Global Genes was honored to be invited by the FDA to participate in a closed roundtable discussion with FDA leadership on Wednesday, June 3.

At a recent meeting dedicated to shaping the priorities for the FDA’s rare disease-focused programs, Karmen Trzupek, Senior Director of Scientific Programs shared vital insights on how to transform data collection and clinical trials for the rare disease community.

After acknowledging the critical collaboration between Global Genes and RARE-X, Karmen commended the FDA’s extensive work over the past year to actively interact with rare disease advocacy communities and provide much-needed guidance.

Karmen provided her thoughts on Priorities for the Agency to Consider:

  • Patients are the ones who generate historical datasets, including registries and natural history studies. But traditional natural history studies are too expensive for communities, too burdensome for families, and have dropout rates as high as 1 in 3 — making them largely inaccessible for most rare diseases.
  • We have a shared obligation to make data generation scalable, predictable, and “worth it” for families. That means we need better FDA guidance about flexible and hybrid models for natural history data collection.

========

In the text on the FDA rare disease roundtable, translate this sentence into Spanish: "We have a shared obligation to make data generation scalable, predictable, and “worth it” for families." The lines after this point come from a separate source.

▶ Raw data

========

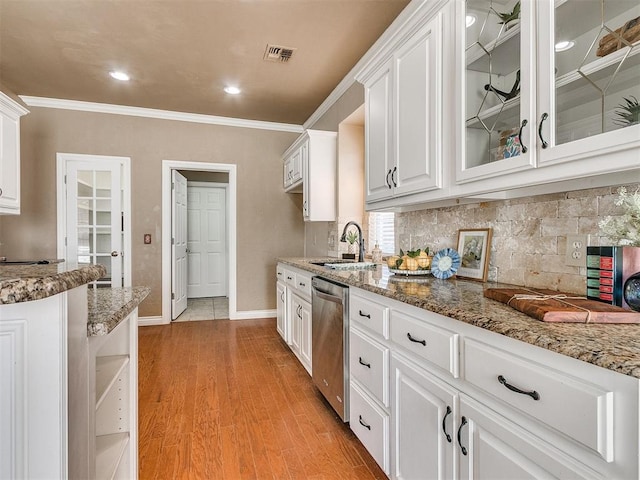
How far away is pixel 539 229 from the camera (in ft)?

========

▶ Written response
Tenemos la obligación compartida de hacer que la generación de datos sea escalable, predecible y que «valga la pena» para las familias.